The Swedish Data Inspection Authority said it has imposed its first penalty for breach of GDPR, to a school in Skelleftea that had been trialling facial recognition to register pupil attendance.
August 21, 2019
The Swedish Data Inspection Authority said it has imposed its first penalty for breach of GDPR, to a school in Skelleftea that had been trialing facial recognition to register pupil attendance. While they scrutinized the three-week pilot 22 pupils, they found that the school board’s handling of personal information did not comply with GDPR. As a result, the fine amounts to SEK 200,000.
The maximum penalty that the authority could impose for non respect of the GDPR is SEK 10 million. Actually, the data Inspection Authority lawyer Ranja Bunni said the school had claimed the pupils had consented to participate in the trial. However, this was not acceptable because the pupils were in a dependent position to the board.

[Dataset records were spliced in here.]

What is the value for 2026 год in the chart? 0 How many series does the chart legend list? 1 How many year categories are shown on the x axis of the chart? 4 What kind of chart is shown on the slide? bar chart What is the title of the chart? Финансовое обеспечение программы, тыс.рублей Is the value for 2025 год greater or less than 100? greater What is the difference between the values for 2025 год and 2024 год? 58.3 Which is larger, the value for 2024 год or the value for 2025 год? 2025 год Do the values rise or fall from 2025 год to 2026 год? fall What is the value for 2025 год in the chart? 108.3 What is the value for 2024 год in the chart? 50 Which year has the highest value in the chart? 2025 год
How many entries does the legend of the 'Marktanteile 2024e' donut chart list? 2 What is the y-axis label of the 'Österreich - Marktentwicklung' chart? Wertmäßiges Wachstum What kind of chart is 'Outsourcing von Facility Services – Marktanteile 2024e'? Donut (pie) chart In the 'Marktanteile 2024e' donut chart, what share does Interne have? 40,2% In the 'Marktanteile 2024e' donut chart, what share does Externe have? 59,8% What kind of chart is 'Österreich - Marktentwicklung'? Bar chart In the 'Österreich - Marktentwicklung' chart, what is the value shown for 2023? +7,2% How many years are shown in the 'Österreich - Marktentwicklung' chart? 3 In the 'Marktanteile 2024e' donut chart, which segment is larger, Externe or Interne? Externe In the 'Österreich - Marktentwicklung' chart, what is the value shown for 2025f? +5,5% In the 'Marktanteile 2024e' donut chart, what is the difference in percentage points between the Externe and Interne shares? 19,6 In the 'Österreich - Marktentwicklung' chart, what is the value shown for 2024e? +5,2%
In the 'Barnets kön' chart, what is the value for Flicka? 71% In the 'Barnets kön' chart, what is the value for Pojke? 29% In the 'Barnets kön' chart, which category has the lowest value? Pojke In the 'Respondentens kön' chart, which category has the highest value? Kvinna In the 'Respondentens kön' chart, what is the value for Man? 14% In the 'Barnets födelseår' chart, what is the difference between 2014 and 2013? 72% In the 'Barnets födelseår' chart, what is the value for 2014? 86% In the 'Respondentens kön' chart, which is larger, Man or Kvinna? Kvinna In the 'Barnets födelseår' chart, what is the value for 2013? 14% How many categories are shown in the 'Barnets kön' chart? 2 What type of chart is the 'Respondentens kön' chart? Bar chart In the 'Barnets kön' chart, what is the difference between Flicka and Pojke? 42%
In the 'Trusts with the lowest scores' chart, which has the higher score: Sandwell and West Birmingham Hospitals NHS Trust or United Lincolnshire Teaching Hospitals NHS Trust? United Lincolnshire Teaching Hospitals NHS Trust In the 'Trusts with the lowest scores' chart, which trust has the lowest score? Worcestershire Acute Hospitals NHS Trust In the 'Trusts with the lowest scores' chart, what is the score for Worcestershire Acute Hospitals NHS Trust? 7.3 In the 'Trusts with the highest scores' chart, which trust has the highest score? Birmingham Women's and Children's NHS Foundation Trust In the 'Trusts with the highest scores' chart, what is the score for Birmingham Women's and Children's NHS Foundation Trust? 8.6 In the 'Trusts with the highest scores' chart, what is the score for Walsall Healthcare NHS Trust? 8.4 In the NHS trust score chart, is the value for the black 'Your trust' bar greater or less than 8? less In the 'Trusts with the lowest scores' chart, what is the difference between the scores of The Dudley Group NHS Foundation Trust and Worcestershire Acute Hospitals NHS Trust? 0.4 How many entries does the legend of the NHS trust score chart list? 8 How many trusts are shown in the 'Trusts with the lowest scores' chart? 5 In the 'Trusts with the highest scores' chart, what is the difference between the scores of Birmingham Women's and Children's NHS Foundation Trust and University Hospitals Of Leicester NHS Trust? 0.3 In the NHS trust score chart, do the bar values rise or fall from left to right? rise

According to the Authority, there was an intrusion of their privacy. Indeed, the pilot involved camera surveillance of pupils in their everyday environment. Furthermore, it said ascertaining attendance can be done in other ways, which are less invasive than the facial recognition.
In January, IT company Tieto said it was trialing pupil registration via tags, smartphone applications and facial recognition software, at Anderstorp high school. Teachers there spend 17,280 hours per year marking attendance. In Sweden, this must be done for each individual lesson under Swedish legislation. As a result, this was equivalent to ten full-time jobs, claimed Tieto.